▸ Записи набора данных

————

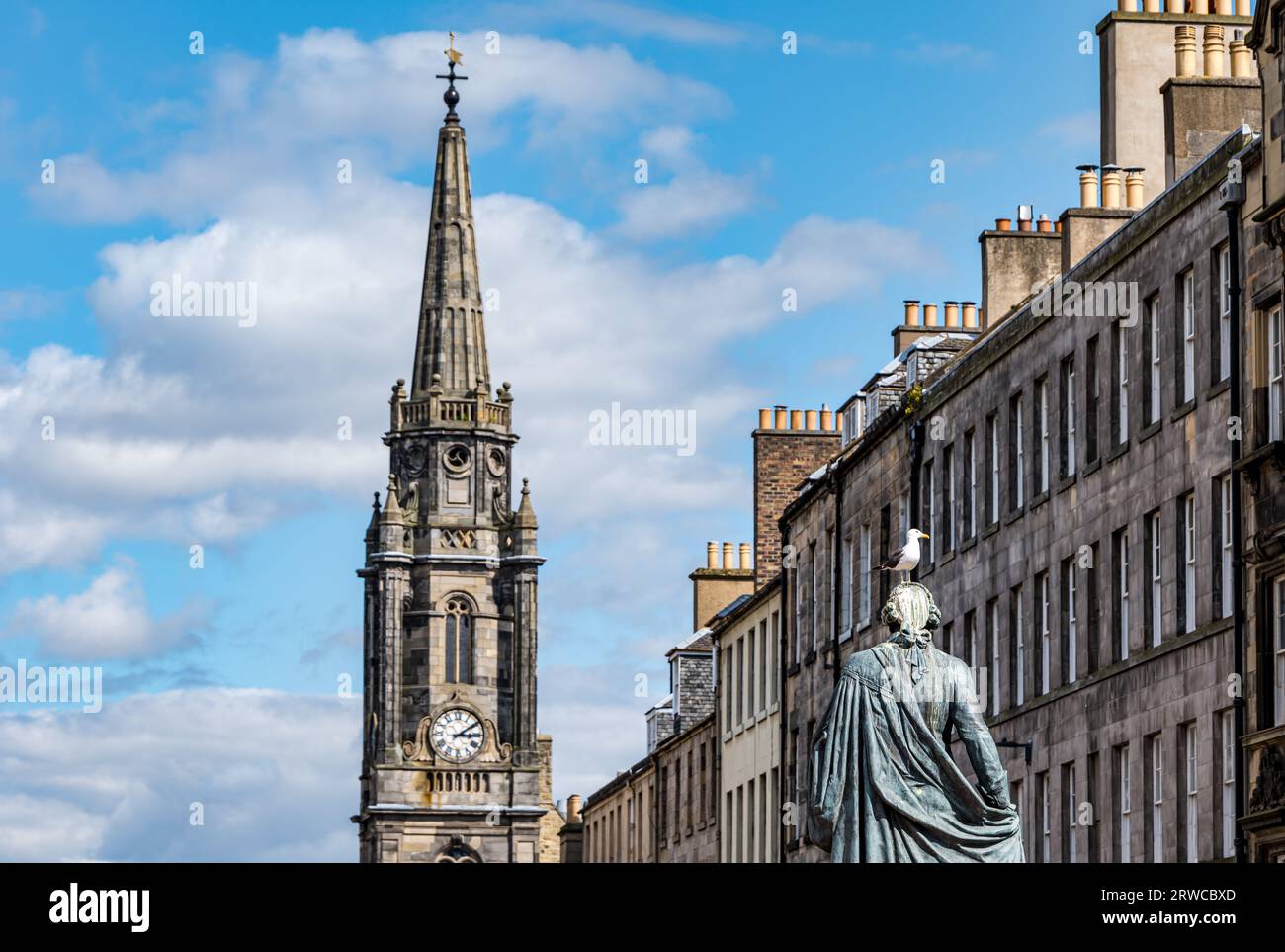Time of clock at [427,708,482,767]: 3:09
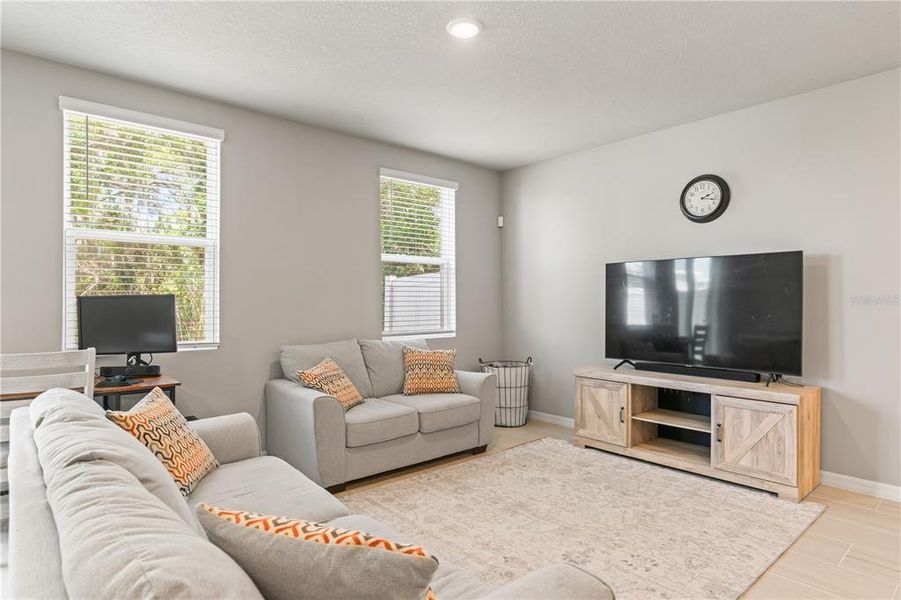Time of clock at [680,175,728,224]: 2:17
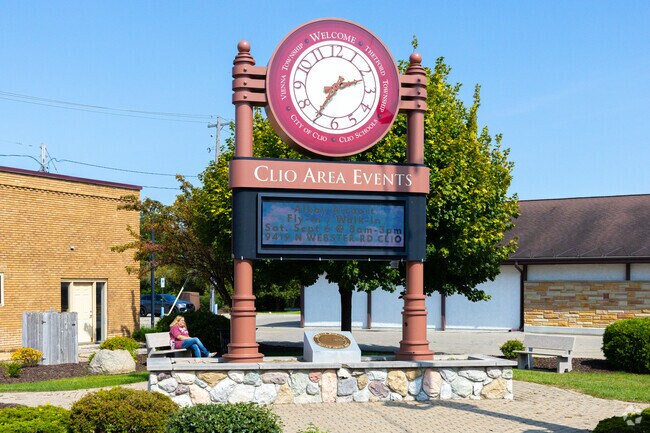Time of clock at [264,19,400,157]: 2:35
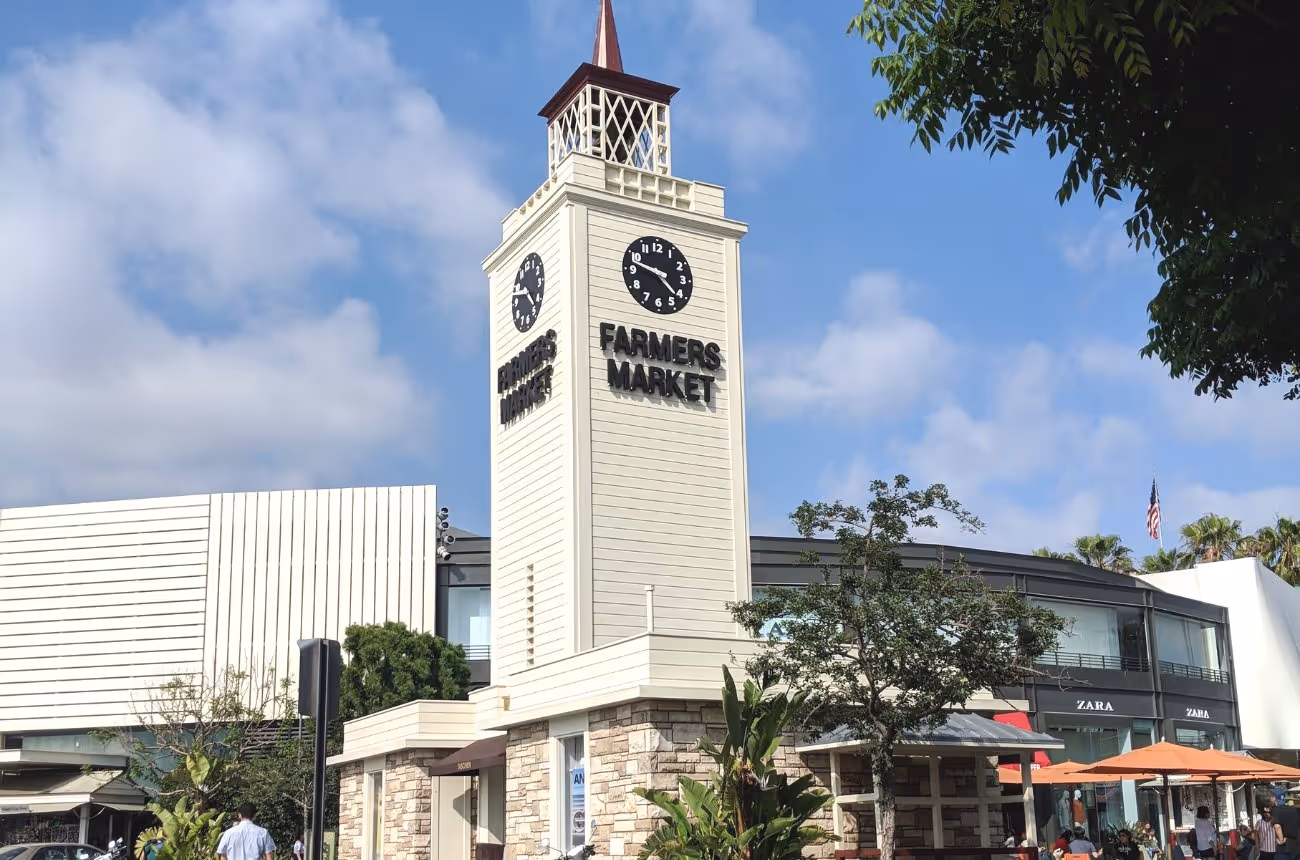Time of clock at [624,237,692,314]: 9:22
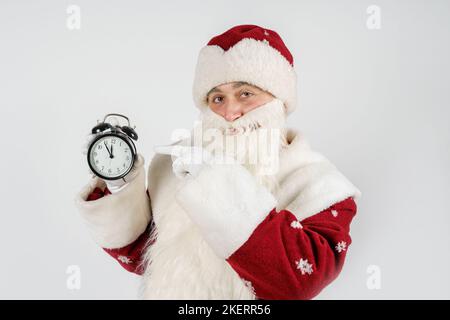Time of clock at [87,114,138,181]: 11:54
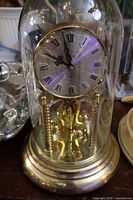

————

▸ Условие задачи
Перенесите все записи в таблицу Markdown со столбцами «Номер» и «Запись», пропустив пустые строки. Картинки в ответ не включайте.

▸ Решение
| Номер | Запись |
|---|---|
| 1 | Time of clock at [427,708,482,767]: 3:09 |
| 2 | Time of clock at [680,175,728,224]: 2:17 |
| 3 | Time of clock at [264,19,400,157]: 2:35 |
| 4 | Time of clock at [624,237,692,314]: 9:22 |
| 5 | Time of clock at [87,114,138,181]: 11:54 |